Comme on voit en esté une bruiante nue,
Que le roide Aquilon va parmy l'air roulant :
Pleine de tous costez se crever grommelant,
Et vomir le discort qui la rendoit esmeue :

Tantost embraser l'air d'une flame incogneue,
Tantost semer la gresle, & d'un tour violent,
Rouer un tourbillon qui noir se devallant,
Enveloppe le chef d'une roche chenue.

Ainsi mon estomac comblé d'amoureux feu,
Qui de tes chauds regards croist tousjours peu à peu,
Veut vomir la douleur qui le brusle & l'entame :

O beaux cheveux, bel œil, ô glace, ô flame, au-moins,
Puis qu'avez pris, espris, gelé, bruslé mon ame :
Cognoissez mon amour dont mes maux sont tesmoins.


XI.



D'une incroyable amour, d'un desir, d'une crainte,
La chaleur, l'esguillon, & la morne froideur,
A languir, s'esgarer, & geler en l'ardeur,
Sourde, aveugle, & muette, ont mon ame contrainte.

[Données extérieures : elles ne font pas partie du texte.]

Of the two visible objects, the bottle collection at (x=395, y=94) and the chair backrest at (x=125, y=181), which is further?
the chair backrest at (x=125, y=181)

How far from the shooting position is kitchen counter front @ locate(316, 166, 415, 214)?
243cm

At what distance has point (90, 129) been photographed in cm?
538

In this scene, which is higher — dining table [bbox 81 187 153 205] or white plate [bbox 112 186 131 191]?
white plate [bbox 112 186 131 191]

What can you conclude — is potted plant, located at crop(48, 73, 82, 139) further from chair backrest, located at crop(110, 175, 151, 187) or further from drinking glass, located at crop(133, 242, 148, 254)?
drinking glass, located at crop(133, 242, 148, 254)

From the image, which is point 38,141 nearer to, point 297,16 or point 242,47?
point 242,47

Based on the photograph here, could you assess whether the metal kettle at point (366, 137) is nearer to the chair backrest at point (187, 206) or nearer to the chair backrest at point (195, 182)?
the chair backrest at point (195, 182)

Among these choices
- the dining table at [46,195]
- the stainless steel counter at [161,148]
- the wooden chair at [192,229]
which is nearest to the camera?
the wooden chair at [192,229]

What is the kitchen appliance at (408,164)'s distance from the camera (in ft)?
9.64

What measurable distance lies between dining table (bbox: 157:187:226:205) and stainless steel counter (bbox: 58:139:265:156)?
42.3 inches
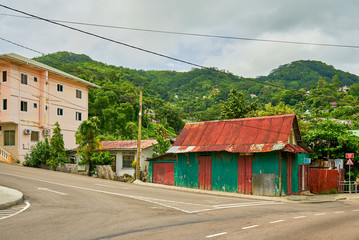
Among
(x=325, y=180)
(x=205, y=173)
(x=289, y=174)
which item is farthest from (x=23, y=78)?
(x=325, y=180)

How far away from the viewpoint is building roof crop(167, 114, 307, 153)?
2552 centimetres

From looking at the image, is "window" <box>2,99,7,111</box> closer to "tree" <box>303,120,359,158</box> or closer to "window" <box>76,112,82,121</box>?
"window" <box>76,112,82,121</box>

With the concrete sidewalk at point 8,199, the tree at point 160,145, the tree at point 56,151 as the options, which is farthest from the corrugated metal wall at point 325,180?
the tree at point 56,151

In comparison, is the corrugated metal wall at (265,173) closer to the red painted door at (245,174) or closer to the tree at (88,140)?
the red painted door at (245,174)

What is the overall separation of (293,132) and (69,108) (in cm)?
2894

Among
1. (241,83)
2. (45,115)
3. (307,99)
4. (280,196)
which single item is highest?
(241,83)

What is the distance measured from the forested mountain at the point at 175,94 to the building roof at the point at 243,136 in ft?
10.9

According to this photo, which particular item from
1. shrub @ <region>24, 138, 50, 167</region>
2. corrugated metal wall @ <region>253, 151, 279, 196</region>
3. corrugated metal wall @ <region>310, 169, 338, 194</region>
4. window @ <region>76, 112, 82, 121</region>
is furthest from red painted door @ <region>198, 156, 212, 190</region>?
window @ <region>76, 112, 82, 121</region>

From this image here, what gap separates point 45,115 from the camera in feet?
136

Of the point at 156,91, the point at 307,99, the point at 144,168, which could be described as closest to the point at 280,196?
the point at 144,168

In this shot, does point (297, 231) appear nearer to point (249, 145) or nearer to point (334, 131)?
point (249, 145)

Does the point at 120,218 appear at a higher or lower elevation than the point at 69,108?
lower

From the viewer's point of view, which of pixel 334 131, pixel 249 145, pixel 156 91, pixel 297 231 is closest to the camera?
pixel 297 231

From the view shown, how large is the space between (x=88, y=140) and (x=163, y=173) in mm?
8332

Je n'ose descouvrir mon affection sainte,
Bruslé, point, & glacé, je couve mon mal-heur,
Et taschant d'amoindrir l'effort de ma douelur,
Je deçoy ma raison par une fable feinte.

Helas mon cher Soleil, cognois donc mon esmoy,
Mon desir, & ma peur, prenant pitié de moy,
Comme d'un criminel, qui gesné par le cable

Sent l'angoisseux tourment, & ne s'ose escrier :
Car je suis à la chaisne, & ne t'ose prier,
Toy qui peux seule oster la douleur qui m'acable.